How to save/restore a Windows AD password?
Solution 1:
For a local computer, you can simply do it by copying the c:\windows\system32\config\sam
file to a temporary one. Once you finished, just copy back.
But you can't do that while Windows is running. So you have to use a Linux CD or to boot from a Windows cd and open a command line.
For the first part, you can do it online with runas system account, or with shadow copy. So this is an easy step.
The last part must be done offline. If anyone find how to do it online, I'll be happy to know how.
Note you can have a problem if you check for password reuse.
The problem is: this don't work with active directory because you don't want to reboot your server in the middle of the day. And if you have several domain controlers, this don't work at all.
Some softwares can do it on the fly. I used one I forgot the name (it has "migration" in its name) and it is overkill for this use. I don't know if it exists anymore and if it works for 7 or 2008. Maybe a lighter software exists, but I don't know one.
Solution 2:
This is a bad idea for a few reasons:
It circumvents the audit trail
When you change a user's password to impersonate them and then change it back. There is a trail that you did it. That gives you deniability and protects you if anything happens with that user's account. It would be really bad policy to allow this trail to be circumvented.
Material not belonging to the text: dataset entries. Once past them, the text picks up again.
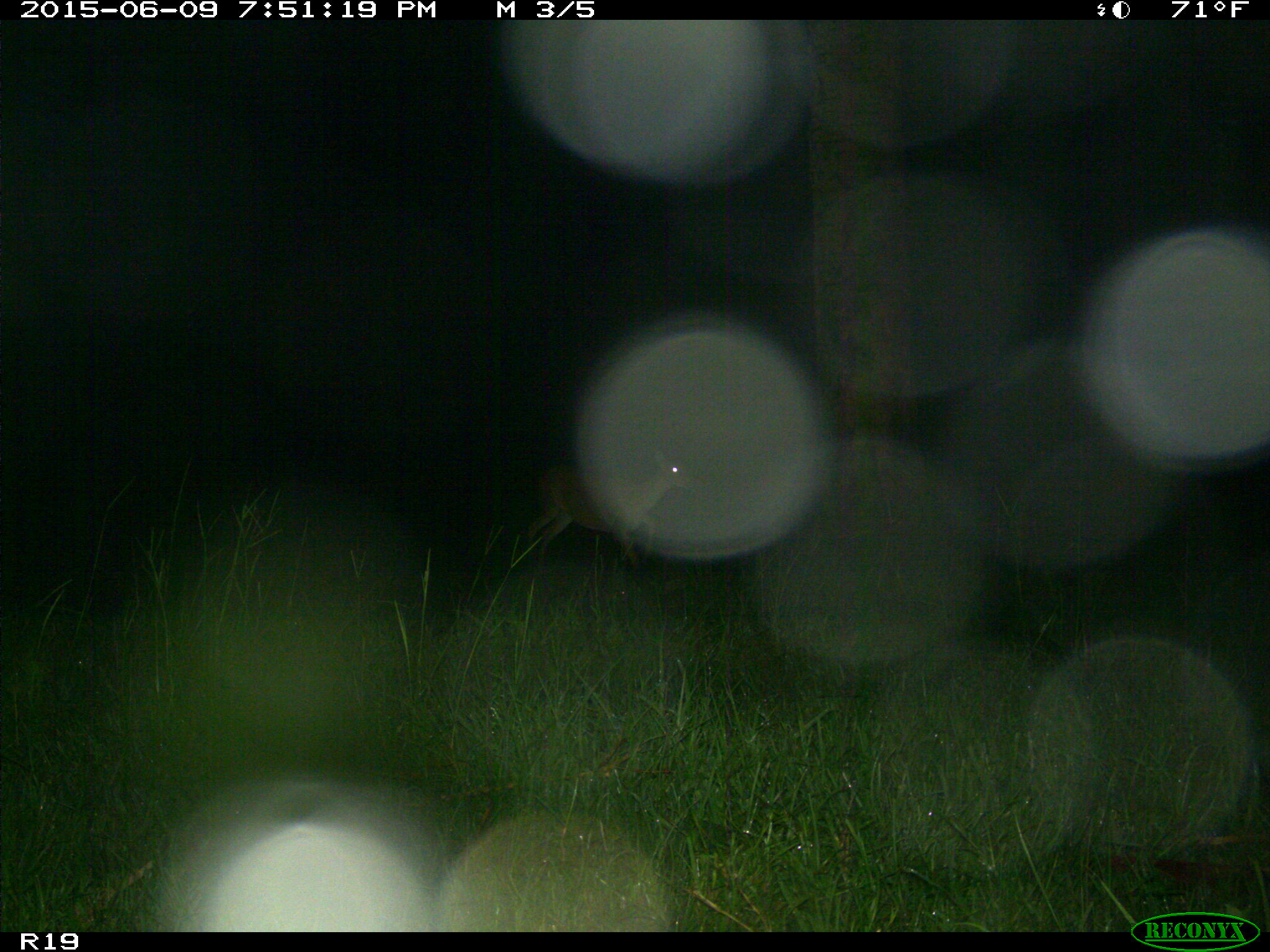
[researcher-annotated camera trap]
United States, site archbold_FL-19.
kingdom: Animalia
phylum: Chordata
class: Mammalia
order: Artiodactyla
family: Cervidae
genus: Odocoileus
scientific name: Odocoileus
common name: deer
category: unidentified deer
Imagine that an employee is fired for having child pornography. If you have a policy of swapping this hash in and out at will, there is little-to-no way to prove that the employee was the one that did it rather than you. If you were to reset the password, there is a clear log entry about it which will isolate the times that you were logged in as that user.
It's extremely difficult to do
While theoretically possible to do, you have to modify a whole bunch of stuff that would leave your Active Directory in an unsupported state. This is obviously not a good thing to do. Or you can store the passwords in Reversible Encryption, but doing so is a really bad idea.
It reduces communication between you and the users
Part of being good at supporting users is communicating with them. By having to set, and then reset their password when impersonation is absolutely required, you are forced to get in touch with that user and explain what happened and why. It gives more of a sense of trust than just logging in one morning and seeing that things are different.